You are on page 1of 3

ABAKADA GURO VS SEC ERMITA

Facts: On May 24, 2005, the President signed into law Republic Act 9337 or the VAT
Reform Act. Before the law took effect on July 1, 2005, the Court issued a TRO enjoining
government from implementing the law in response to a slew of petitions for certiorari and
prohibition questioning the constitutionality of the new law. The challenged section of R.A.
No. 9337 is the common proviso in Sections 4, 5 and 6: That the President, upon the
recommendation of the Secretary of Finance, shall, effective January 1, 2006, raise the
rate of value-added tax to 12%, after any of the following conditions has been satisfied:
(i) Value-added tax collection as a percentage of Gross Domestic Product (GDP) of the
previous year exceeds two and four-fifth percent (2 4/5%);
or (ii) National government deficit as a percentage of GDP of the previous year exceeds
one and one-half percent (1%)

Petitioners allege that the grant of stand-by authority to the President to increase the
VAT rate is an abdication by Congress of its exclusive power to tax because
such delegation is not covered by Section 28 (2), Article VI Consti. They argue that VAT
is a tax levied on the sale or exchange of goods and services which cant be included
within the purview of tariffs under the exemptiondelegation since this refers to customs
duties, tolls or tribute payable upon merchandise to the government and usually imposed
on imported/exported goods. They also said that the President has powers to cause,
influence or create the conditions provided by law to bring about the conditions precedent.
Moreover, they allege that no guiding standards are made by law as to how the Secretary
of Finance will make the recommendation.

Issue: Whether or not the RA 9337's stand-by authority to the Executive to increase the
VAT rate, especially on account of the recommendatory power granted to the Secretary
of Finance, constitutes undue delegation of legislative power? NO

Held: The powers which Congress is prohibited from delegating are those which are
strictly, or inherently and exclusively, legislative. Purely legislative power which can never
be delegated is the authority to make a complete law- complete as to the time when it
shall take effect and as to whom it shall be applicable, and to determine the expediency
of its enactment. It is the nature of the power and not the liability of its use or the manner
of its exercise which determines the validity of its delegation.

The exceptions are:


(a) delegation of tariff powers to President under Constitution

(b) delegation of emergency powers to President under Constitution

(c) delegation to the people at large

(d) delegation to local governments

(e) delegation to administrative bodies

For the delegation to be valid, it must be complete and it must fix a standard. A sufficient
standard is one which defines legislative policy, marks its limits, maps out its boundaries
and specifies the public agency to apply it. In this case, it is not a delegation of legislative
power BUT adelegation of ascertainment of facts upon which enforcement and
administration of the increased rate under the law is contingent. The legislature has made
the operation of the 12% rate effective January 1, 2006, contingent upon a specified fact
or condition. It leaves the entire operation or non-operation of the 12% rate upon factual
matters outside of the control of the executive. No discretion would be exercised by the
President. Highlighting the absence of discretion is the fact that the word SHALL is used
in the common proviso. The use of the word SHALL connotes a mandatory order. Its use
in a statute denotes an imperative obligation and is inconsistent with the idea of
discretion. Thus, it is the ministerial duty of the President to immediately impose the 12%
rate upon the existence of any of the conditions specified by Congress. This is a duty,
which cannot be evaded by the President. It is a clear directive to impose the 12% VAT
rate when the specified conditions are present.

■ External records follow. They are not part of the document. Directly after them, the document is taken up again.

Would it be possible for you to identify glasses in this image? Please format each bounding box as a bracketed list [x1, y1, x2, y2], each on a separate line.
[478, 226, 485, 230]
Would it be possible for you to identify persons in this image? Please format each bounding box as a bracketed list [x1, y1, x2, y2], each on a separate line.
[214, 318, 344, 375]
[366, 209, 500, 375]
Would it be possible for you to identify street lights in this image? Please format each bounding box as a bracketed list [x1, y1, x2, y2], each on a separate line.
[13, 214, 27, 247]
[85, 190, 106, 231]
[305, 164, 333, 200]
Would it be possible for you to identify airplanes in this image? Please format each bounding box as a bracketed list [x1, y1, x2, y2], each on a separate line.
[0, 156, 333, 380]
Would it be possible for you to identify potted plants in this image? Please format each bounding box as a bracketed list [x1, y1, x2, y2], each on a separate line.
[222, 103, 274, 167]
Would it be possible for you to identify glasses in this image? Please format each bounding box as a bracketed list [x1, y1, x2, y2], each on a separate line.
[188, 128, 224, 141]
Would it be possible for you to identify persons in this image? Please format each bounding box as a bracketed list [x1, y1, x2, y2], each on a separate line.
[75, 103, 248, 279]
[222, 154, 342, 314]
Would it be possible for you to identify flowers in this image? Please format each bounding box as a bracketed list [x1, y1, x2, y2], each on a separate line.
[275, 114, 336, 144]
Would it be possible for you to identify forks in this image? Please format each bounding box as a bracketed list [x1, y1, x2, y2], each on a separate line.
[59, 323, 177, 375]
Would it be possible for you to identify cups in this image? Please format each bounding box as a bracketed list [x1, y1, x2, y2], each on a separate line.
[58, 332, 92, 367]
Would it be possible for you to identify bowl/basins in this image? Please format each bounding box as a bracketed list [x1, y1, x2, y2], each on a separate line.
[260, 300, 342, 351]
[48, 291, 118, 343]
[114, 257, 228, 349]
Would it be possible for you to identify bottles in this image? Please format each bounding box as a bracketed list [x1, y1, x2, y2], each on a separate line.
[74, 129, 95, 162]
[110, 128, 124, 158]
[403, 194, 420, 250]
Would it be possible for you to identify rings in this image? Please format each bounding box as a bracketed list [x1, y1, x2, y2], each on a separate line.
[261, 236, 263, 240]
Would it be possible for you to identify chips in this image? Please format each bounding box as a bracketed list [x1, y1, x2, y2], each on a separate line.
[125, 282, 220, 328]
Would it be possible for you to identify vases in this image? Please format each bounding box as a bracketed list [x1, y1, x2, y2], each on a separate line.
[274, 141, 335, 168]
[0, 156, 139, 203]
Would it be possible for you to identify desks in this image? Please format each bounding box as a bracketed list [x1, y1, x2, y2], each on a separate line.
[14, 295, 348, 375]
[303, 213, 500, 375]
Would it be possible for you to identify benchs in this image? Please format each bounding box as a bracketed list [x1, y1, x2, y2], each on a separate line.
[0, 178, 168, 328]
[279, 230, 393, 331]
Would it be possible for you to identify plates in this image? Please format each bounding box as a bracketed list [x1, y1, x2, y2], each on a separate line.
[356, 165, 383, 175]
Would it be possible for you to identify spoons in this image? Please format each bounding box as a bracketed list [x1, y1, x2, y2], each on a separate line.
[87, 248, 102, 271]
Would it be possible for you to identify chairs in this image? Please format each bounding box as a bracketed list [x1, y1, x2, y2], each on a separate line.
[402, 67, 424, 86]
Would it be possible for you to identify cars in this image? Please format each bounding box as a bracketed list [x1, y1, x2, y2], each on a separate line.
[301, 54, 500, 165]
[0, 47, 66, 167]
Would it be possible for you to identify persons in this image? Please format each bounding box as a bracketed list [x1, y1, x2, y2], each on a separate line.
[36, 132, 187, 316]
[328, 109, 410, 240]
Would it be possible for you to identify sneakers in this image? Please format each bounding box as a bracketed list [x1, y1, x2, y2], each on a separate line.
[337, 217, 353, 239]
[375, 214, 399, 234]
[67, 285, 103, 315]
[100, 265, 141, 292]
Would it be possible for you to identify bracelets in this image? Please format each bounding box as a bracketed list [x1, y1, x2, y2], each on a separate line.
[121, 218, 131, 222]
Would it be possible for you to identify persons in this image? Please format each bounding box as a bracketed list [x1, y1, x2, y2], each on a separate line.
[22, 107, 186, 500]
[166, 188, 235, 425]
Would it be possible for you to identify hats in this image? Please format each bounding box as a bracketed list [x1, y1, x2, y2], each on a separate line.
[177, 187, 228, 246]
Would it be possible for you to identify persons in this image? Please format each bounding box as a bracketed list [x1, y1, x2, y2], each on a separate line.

Congress just granted the Secretary of Finance the authority to ascertain the existence
of a fact--- whether by December 31, 2005, the VAT collection as a percentage of GDP
of the previous year exceeds 2 4/5 % or the national government deficit as a percentage
of GDP of the previous year exceeds one and 1%. If either of these two instances has
occurred, the Secretary of Finance, by legislative mandate, must submit such information
to the President.

In making his recommendation to the President on the existence of either of the two
conditions, the Secretary of Finance is not acting as the alter ego of the President or even
her subordinate. He is acting as the agent of the legislative department, to determine and
declare the event upon which its expressed will is to take effect. The Secretary of Finance
becomes the means or tool by which legislative policy is determined and implemented,
considering that he possesses all the facilities to gather data and information and has a
much broader perspective to properly evaluate them. His function is to gather and collate
statistical data and other pertinent information and verify if any of the two conditions laid
out by Congress is present. There is no undue delegation of legislative power but only
of the discretion as to the execution of a law. This is constitutionally permissible. Congress
did not delegate the power to tax but the mere implementation of the law.